I will spoil one thing, so if you don’t want to know what I’m about to say here, just skip this paragraph. As always, there are the end credits scenes in these MCU movies, and this one has two. There’s one after the animated first half of the credits, as has been done before. Then there’s a second one once the credits are over. I will attempt to save you some time by telling you that the second scene is not an actual scene. It’s just the trailer for Doctor Strange in the Multiverse of Madness, which is slated for release next May. I don’t mean it’s a teaser scene that sets up the movie. I mean it’s literally a trailer, much like Captain America: The First Avenger ended with a two-minute preview of The Avengers. If you want to stay through the end, by all means do so. If you really need to pee, just know you won’t be missing anything that won’t be on YouTube within the next week, most likely. Mind you, this is actually kind of appropriate, as trailers used to always come at the end of the movie — hence the name — but if you’re looking for actual “content” related to this movie’s events, that only applies to the mid-credits scene.

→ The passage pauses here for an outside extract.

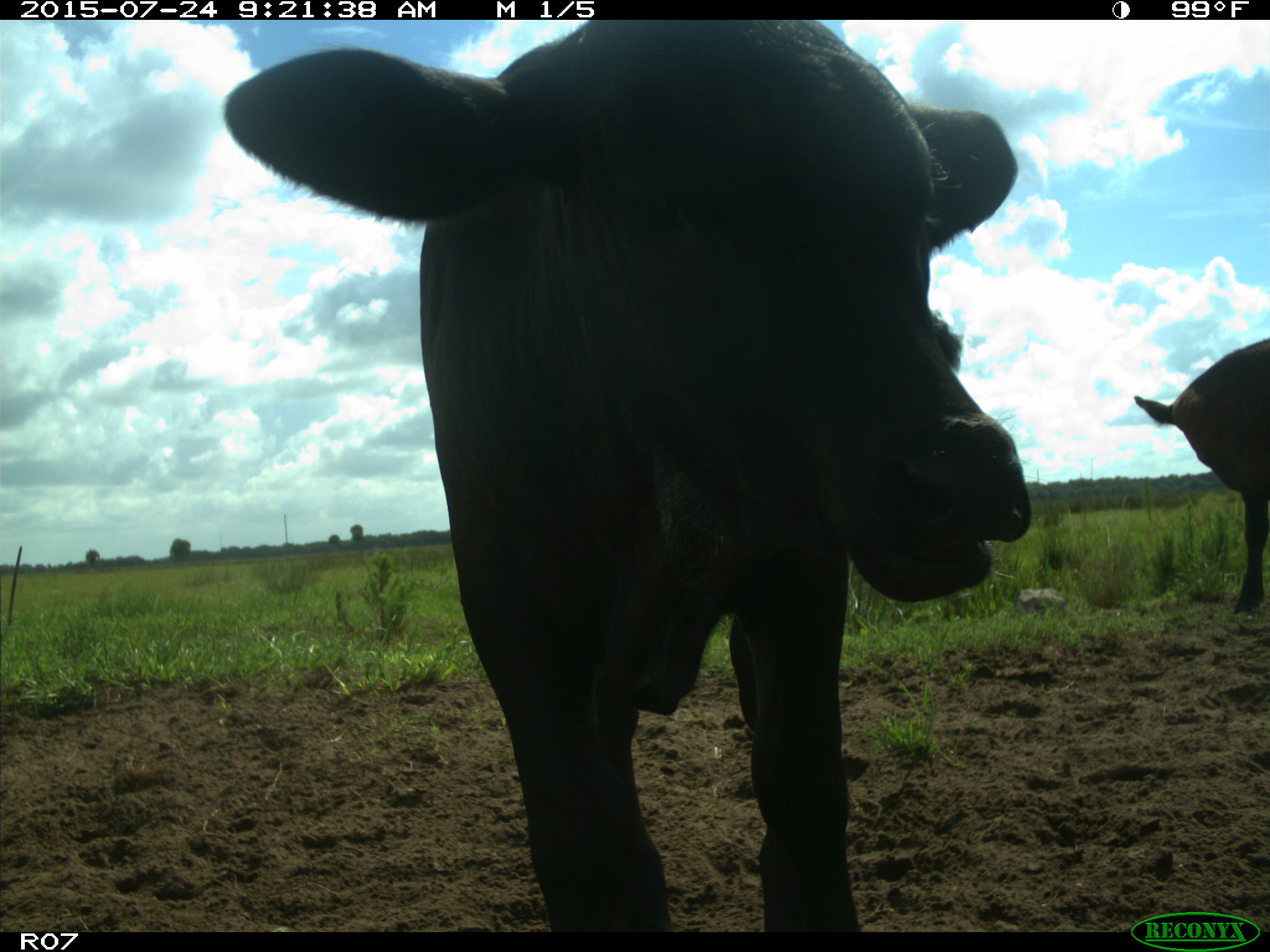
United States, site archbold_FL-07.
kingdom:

I’ve long said that the MCU’s version of Spider-Man was the first to truly get the character right, and I stand by that. But that doesn’t mean that Maguire and Garfield brought nothing to the role. And while 3/5 of their collective time in the Spidey Suit didn’t work as well as it could have, it’s still worth acknowledging (I actually defend Spider-Man 3 on occasion), even if it’s a knowingly cheeky admission that a lot of it was cheesy or nonsensical. Spider-Man: No Way Home is about reconciliation, about coming to terms with who Peter Parker is, where he came from (both in this world and in the meta sense) and where he’s going. A cadre of crossover combatants is a delightful way to illustrate that idea while still maintaining a sense of importance to the character and his journey. It’s crucial for a story that emphasizes the value of memory and thought to take the time to examine what we remember as outside viewers while also finding ways to let us remember them just a bit more fondly. And if nothing else, in a film that openly admits its flaws, one can’t help but wonder if the MCU is ready for its own reckoning.